◆ **WHAT IS BEING ASKED**: Copy nothing but the lines from the one containing "Is the weathered" through the last line of the records, repeated exactly and without pictures.

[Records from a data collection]
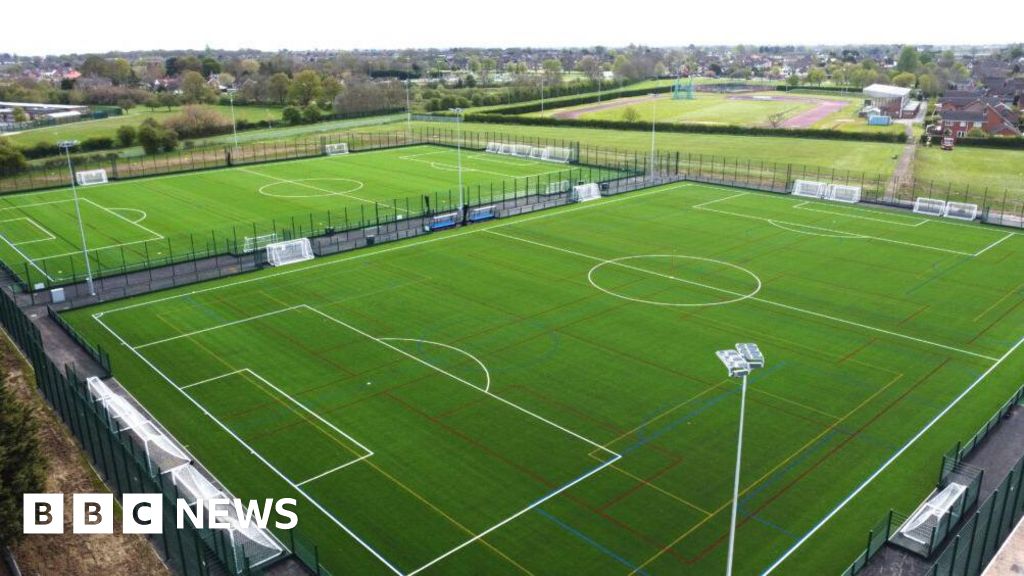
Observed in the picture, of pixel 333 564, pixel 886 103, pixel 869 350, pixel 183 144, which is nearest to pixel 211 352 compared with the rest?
pixel 333 564

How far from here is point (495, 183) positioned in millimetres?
69625

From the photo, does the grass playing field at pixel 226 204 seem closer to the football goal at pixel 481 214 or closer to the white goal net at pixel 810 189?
the football goal at pixel 481 214

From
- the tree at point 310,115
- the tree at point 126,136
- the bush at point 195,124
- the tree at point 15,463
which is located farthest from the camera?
the tree at point 310,115

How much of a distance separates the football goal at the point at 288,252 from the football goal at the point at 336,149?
45.7 m

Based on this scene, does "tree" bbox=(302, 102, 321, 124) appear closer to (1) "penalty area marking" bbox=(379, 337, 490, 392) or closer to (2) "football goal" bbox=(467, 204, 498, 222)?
(2) "football goal" bbox=(467, 204, 498, 222)

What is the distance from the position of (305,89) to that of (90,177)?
249 ft

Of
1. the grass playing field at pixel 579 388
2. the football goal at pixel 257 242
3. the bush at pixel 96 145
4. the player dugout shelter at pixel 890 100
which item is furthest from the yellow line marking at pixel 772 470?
the player dugout shelter at pixel 890 100

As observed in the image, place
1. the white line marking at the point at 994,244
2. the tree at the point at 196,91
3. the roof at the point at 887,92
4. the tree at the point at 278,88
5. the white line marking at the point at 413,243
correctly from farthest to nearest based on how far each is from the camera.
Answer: the tree at the point at 278,88 < the tree at the point at 196,91 < the roof at the point at 887,92 < the white line marking at the point at 994,244 < the white line marking at the point at 413,243

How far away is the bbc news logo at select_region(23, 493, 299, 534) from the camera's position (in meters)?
19.3

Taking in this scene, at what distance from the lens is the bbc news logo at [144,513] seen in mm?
19312

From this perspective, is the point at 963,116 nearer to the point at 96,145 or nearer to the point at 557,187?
the point at 557,187

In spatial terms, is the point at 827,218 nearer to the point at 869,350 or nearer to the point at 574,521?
the point at 869,350

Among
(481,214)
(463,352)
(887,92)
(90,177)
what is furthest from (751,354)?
(887,92)

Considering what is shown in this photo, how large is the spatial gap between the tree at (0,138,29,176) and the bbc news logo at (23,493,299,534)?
6306cm
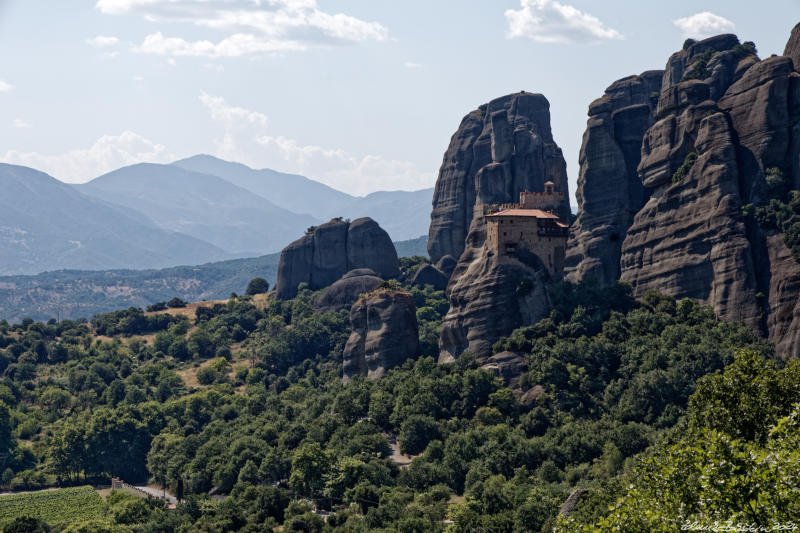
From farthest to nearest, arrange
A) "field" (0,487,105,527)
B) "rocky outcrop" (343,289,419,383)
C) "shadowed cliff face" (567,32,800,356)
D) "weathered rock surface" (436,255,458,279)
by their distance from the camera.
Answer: "weathered rock surface" (436,255,458,279) < "rocky outcrop" (343,289,419,383) < "field" (0,487,105,527) < "shadowed cliff face" (567,32,800,356)

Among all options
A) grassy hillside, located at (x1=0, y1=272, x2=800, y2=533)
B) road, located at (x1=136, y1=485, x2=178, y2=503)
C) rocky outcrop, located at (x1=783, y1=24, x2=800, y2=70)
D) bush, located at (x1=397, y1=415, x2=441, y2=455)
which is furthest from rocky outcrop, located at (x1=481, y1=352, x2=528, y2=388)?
rocky outcrop, located at (x1=783, y1=24, x2=800, y2=70)

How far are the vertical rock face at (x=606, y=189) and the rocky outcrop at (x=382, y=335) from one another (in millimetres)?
18318

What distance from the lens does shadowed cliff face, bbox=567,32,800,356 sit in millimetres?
93000

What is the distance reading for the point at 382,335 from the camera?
115m

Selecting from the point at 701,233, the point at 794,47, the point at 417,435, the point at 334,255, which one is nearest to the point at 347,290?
the point at 334,255

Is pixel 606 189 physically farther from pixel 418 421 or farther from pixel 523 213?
pixel 418 421

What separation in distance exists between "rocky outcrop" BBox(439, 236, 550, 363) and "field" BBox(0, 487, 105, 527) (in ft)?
125

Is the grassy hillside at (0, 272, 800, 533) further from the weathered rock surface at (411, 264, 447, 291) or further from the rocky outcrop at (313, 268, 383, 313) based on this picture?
the weathered rock surface at (411, 264, 447, 291)

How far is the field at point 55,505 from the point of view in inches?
3839

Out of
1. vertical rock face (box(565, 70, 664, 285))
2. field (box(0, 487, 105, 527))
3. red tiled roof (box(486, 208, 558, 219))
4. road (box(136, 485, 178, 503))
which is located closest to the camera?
field (box(0, 487, 105, 527))

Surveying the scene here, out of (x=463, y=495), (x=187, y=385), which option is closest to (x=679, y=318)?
(x=463, y=495)

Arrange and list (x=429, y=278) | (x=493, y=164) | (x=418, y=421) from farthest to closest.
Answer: (x=429, y=278) → (x=493, y=164) → (x=418, y=421)

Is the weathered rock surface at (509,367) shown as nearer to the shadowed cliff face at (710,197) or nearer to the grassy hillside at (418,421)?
the grassy hillside at (418,421)

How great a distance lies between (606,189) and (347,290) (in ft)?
160
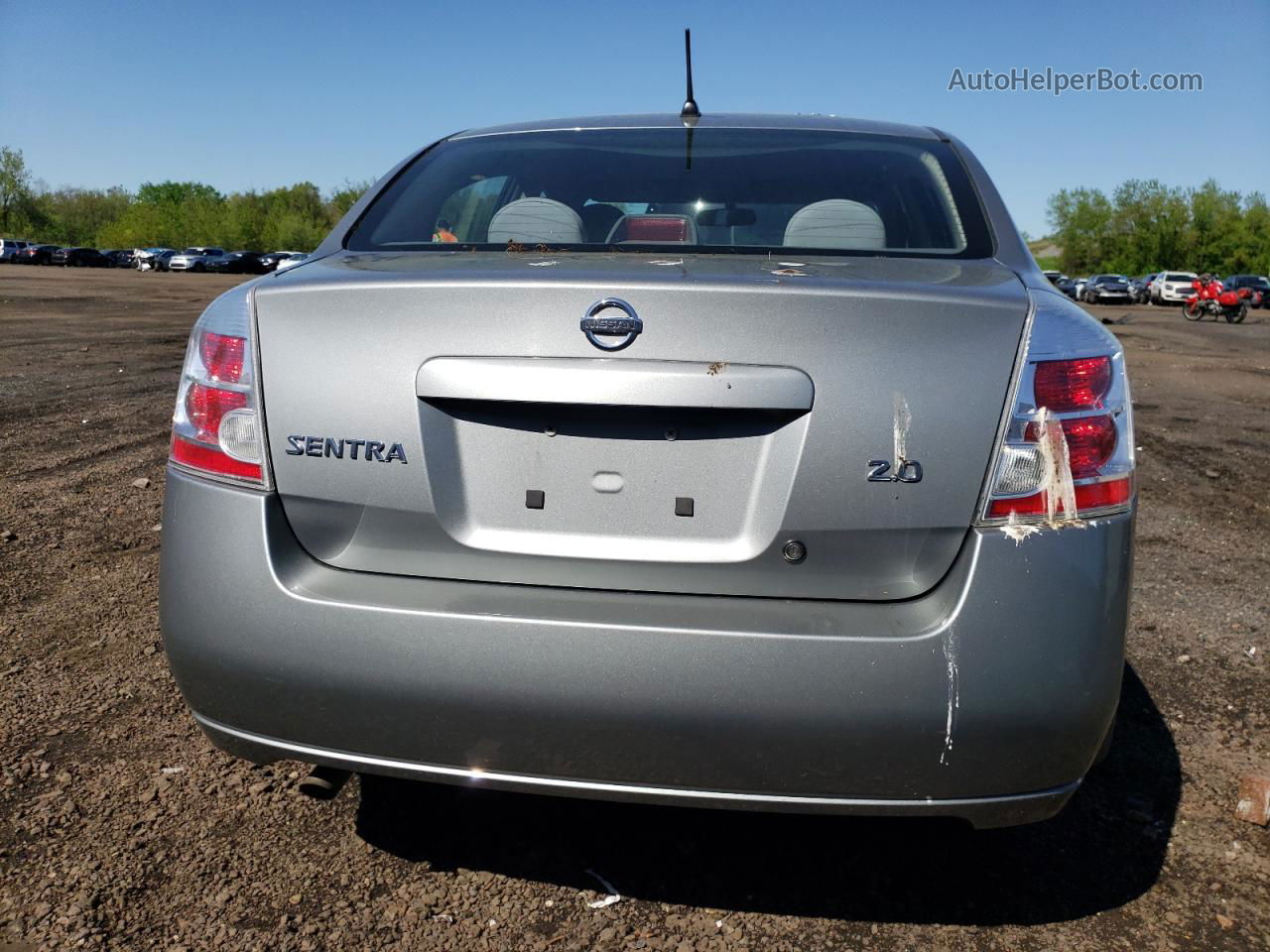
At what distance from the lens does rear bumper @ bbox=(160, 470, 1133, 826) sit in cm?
181

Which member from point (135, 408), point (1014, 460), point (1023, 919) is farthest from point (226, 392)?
point (135, 408)

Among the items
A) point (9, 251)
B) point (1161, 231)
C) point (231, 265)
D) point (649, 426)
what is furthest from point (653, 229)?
point (1161, 231)

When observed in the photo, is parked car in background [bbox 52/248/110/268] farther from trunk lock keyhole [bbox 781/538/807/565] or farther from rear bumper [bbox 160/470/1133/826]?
trunk lock keyhole [bbox 781/538/807/565]

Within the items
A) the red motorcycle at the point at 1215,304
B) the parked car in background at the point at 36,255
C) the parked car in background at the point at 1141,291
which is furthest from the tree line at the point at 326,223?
the red motorcycle at the point at 1215,304

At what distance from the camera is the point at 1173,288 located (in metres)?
54.0

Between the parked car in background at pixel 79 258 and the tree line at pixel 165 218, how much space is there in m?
30.3

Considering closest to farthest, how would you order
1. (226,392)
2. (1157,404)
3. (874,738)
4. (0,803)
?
1. (874,738)
2. (226,392)
3. (0,803)
4. (1157,404)

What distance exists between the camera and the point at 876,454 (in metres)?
1.85

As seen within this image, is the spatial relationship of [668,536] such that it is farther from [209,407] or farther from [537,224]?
[537,224]

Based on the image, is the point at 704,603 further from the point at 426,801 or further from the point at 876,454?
the point at 426,801

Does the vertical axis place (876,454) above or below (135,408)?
above

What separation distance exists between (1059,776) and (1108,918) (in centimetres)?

◆ **SOLVED PROBLEM**:
Is the weathered rock surface at (509,367) shown as nearer to the shadowed cliff face at (710,197) or nearer to the grassy hillside at (418,421)?
the grassy hillside at (418,421)

How great a distance lies between (606,189) and (347,290) (in ft)?
160
At what distance from the lens does rear bumper @ bbox=(160, 470, 1133, 826) sit in cm?
181

Which member from point (135, 408), point (1014, 460), point (1023, 919) is farthest from point (226, 392)?
point (135, 408)

Among the items
A) point (9, 251)
B) point (1161, 231)
C) point (231, 265)
D) point (649, 426)
what is furthest from point (653, 229)?
point (1161, 231)

When observed in the photo, is parked car in background [bbox 52/248/110/268] farther from trunk lock keyhole [bbox 781/538/807/565] or farther from rear bumper [bbox 160/470/1133/826]?
trunk lock keyhole [bbox 781/538/807/565]

Within the items
A) the red motorcycle at the point at 1215,304
B) the parked car in background at the point at 36,255
C) the parked car in background at the point at 1141,291
which is furthest from the tree line at the point at 326,223?
the red motorcycle at the point at 1215,304

At what distance from the camera is the point at 1173,288 located (in metres)?
54.0

Between the parked car in background at pixel 79 258 and the tree line at pixel 165 218, how much space is there in m?
30.3

Considering closest to farthest, how would you order
1. (226,392)
2. (1157,404)
3. (874,738)
4. (0,803)
?
1. (874,738)
2. (226,392)
3. (0,803)
4. (1157,404)

What distance exists between the camera and the point at 876,454 (in metres)?
1.85

As seen within this image, is the spatial relationship of [668,536] such that it is farther from [209,407] or farther from [537,224]?
[537,224]

Based on the image, is the point at 704,603 further from the point at 426,801 or further from the point at 876,454?
the point at 426,801

Does the vertical axis place (876,454) above or below (135,408)?
above

What separation distance exists between (1059,776) and (1108,918) (in centimetres)?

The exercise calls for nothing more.